Aim of the exercise.
Copy word for word the lines from the start of the records through the line that contains "eruption: [354, 286, 481, 442]", both included.

*** Opening Data ***

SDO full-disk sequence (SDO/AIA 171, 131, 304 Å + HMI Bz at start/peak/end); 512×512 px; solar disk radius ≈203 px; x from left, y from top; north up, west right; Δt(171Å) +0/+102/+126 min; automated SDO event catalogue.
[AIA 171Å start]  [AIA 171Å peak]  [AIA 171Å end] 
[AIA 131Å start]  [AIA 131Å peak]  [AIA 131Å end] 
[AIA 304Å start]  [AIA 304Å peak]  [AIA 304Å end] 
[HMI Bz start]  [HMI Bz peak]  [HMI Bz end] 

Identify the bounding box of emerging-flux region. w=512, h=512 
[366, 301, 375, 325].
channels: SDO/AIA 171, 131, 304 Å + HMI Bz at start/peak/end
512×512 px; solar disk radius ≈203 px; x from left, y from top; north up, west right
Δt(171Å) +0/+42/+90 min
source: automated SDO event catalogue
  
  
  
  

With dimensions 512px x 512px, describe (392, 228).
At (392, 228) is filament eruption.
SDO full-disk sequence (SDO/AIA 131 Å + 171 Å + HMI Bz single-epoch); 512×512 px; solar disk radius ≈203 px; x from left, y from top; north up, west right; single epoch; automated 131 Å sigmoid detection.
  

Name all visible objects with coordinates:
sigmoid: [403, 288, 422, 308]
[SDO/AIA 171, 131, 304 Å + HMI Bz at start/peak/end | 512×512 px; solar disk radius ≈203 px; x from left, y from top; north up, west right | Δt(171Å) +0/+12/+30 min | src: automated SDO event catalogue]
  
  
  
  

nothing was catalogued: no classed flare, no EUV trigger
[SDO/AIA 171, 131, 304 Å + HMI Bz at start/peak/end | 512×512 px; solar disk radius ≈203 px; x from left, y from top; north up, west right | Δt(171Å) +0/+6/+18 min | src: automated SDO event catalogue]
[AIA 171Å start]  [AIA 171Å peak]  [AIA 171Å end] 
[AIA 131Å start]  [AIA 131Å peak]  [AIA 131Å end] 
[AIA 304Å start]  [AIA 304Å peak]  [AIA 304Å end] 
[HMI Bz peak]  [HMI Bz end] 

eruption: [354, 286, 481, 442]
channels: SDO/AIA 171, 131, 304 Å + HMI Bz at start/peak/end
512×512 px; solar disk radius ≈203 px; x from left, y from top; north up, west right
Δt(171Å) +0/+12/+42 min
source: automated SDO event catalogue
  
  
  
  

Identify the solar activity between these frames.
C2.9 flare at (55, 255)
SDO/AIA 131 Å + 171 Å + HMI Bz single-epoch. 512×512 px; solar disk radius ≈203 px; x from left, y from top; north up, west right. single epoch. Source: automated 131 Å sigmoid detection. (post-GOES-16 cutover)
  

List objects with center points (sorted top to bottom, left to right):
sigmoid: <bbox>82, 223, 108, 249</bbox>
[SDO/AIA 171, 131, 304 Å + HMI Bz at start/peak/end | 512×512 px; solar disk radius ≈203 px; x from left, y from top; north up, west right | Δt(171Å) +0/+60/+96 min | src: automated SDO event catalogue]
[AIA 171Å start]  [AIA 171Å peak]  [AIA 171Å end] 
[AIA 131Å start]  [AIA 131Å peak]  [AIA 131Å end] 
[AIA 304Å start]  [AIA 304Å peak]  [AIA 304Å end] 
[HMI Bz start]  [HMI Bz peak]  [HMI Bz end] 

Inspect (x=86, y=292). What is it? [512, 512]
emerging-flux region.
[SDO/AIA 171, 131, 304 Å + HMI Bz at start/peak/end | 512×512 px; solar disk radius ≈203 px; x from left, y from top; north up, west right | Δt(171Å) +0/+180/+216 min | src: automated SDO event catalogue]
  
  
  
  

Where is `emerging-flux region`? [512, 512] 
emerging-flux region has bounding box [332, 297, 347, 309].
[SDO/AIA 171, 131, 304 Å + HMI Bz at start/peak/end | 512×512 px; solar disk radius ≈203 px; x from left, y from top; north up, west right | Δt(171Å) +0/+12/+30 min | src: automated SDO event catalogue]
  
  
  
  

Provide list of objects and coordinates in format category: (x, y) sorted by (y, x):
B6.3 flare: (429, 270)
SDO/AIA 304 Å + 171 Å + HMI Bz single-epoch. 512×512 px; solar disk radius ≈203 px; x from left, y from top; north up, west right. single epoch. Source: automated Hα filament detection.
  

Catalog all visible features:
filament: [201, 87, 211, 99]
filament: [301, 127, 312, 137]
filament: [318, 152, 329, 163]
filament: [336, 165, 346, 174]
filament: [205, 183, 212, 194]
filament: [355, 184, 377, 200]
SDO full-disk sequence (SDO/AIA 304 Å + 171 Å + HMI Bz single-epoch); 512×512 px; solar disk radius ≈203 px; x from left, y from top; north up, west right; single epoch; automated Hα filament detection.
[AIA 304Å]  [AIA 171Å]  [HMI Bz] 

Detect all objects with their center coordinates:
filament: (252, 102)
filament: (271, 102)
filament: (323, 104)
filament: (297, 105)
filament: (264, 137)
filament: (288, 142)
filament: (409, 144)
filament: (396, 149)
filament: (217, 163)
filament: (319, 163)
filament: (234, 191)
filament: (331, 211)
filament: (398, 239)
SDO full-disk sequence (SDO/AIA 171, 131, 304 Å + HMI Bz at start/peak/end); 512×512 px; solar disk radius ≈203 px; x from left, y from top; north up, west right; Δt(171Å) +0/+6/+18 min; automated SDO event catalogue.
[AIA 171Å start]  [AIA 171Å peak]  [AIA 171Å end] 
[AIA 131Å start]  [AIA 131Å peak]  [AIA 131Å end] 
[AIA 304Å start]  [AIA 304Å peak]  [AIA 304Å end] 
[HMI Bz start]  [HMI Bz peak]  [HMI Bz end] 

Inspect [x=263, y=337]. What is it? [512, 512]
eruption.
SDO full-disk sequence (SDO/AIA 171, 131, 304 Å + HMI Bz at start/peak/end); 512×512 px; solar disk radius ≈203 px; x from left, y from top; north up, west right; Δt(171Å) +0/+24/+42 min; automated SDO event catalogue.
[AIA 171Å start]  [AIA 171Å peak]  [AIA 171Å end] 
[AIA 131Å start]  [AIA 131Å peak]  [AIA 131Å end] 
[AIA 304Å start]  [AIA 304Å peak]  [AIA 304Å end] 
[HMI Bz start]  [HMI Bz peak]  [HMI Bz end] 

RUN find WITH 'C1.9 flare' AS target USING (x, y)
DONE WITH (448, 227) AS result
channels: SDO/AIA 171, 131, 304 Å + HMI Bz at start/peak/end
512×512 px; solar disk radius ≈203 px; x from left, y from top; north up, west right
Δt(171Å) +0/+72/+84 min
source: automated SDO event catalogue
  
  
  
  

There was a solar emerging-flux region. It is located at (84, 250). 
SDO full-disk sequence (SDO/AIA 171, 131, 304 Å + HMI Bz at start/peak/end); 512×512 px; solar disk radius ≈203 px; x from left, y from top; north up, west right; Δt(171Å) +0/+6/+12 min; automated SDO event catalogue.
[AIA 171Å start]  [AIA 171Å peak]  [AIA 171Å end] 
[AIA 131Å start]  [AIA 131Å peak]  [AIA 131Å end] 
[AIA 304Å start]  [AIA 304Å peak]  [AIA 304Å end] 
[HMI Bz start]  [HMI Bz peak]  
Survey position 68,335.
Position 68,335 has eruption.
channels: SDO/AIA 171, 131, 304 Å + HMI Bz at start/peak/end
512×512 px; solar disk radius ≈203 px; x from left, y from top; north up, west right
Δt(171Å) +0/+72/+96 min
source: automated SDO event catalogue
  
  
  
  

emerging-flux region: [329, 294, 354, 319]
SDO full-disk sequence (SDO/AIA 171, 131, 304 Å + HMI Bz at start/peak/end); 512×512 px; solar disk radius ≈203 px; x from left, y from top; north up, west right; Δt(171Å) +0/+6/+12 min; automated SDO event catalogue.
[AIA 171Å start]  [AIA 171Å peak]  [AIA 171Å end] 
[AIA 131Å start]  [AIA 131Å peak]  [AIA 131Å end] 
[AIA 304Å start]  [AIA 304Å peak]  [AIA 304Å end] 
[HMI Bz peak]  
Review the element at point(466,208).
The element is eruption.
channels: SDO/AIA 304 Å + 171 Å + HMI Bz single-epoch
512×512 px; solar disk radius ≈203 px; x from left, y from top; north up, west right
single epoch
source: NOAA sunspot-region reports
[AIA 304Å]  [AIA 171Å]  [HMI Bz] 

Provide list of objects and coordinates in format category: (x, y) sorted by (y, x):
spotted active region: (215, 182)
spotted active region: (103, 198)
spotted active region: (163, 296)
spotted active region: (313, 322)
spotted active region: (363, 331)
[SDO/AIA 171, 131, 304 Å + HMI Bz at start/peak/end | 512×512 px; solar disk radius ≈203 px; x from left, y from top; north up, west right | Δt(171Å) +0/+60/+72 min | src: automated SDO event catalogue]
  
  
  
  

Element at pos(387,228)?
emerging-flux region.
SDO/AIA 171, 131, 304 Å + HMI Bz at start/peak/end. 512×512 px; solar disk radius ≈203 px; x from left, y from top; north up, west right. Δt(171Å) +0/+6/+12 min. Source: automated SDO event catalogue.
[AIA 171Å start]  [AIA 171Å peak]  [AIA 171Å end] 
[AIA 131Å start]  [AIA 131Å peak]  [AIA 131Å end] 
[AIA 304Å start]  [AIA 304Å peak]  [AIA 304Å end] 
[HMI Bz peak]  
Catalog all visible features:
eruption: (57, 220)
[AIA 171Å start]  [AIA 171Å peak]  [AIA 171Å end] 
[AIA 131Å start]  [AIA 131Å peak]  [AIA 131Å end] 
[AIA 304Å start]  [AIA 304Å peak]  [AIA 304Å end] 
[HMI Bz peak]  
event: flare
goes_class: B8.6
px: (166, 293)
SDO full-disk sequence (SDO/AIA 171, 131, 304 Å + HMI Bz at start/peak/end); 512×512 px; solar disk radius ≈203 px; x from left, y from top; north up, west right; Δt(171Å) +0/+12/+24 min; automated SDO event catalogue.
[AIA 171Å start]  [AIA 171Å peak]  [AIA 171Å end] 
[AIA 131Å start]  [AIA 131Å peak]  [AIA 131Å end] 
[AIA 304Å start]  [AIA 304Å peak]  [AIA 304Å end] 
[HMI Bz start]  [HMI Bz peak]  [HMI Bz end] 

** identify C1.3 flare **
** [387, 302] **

*** Closing Data ***

Task response.
SDO full-disk sequence (SDO/AIA 171, 131, 304 Å + HMI Bz at start/peak/end); 512×512 px; solar disk radius ≈203 px; x from left, y from top; north up, west right; Δt(171Å) +0/+102/+126 min; automated SDO event catalogue.
[AIA 171Å start]  [AIA 171Å peak]  [AIA 171Å end] 
[AIA 131Å start]  [AIA 131Å peak]  [AIA 131Å end] 
[AIA 304Å start]  [AIA 304Å peak]  [AIA 304Å end] 
[HMI Bz start]  [HMI Bz peak]  [HMI Bz end] 

Identify the bounding box of emerging-flux region. w=512, h=512 
[366, 301, 375, 325].
channels: SDO/AIA 171, 131, 304 Å + HMI Bz at start/peak/end
512×512 px; solar disk radius ≈203 px; x from left, y from top; north up, west right
Δt(171Å) +0/+42/+90 min
source: automated SDO event catalogue
  
  
  
  

With dimensions 512px x 512px, describe (392, 228).
At (392, 228) is filament eruption.
SDO full-disk sequence (SDO/AIA 131 Å + 171 Å + HMI Bz single-epoch); 512×512 px; solar disk radius ≈203 px; x from left, y from top; north up, west right; single epoch; automated 131 Å sigmoid detection.
  

Name all visible objects with coordinates:
sigmoid: [403, 288, 422, 308]
[SDO/AIA 171, 131, 304 Å + HMI Bz at start/peak/end | 512×512 px; solar disk radius ≈203 px; x from left, y from top; north up, west right | Δt(171Å) +0/+12/+30 min | src: automated SDO event catalogue]
  
  
  
  

nothing was catalogued: no classed flare, no EUV trigger
[SDO/AIA 171, 131, 304 Å + HMI Bz at start/peak/end | 512×512 px; solar disk radius ≈203 px; x from left, y from top; north up, west right | Δt(171Å) +0/+6/+18 min | src: automated SDO event catalogue]
[AIA 171Å start]  [AIA 171Å peak]  [AIA 171Å end] 
[AIA 131Å start]  [AIA 131Å peak]  [AIA 131Å end] 
[AIA 304Å start]  [AIA 304Å peak]  [AIA 304Å end] 
[HMI Bz peak]  [HMI Bz end] 

eruption: [354, 286, 481, 442]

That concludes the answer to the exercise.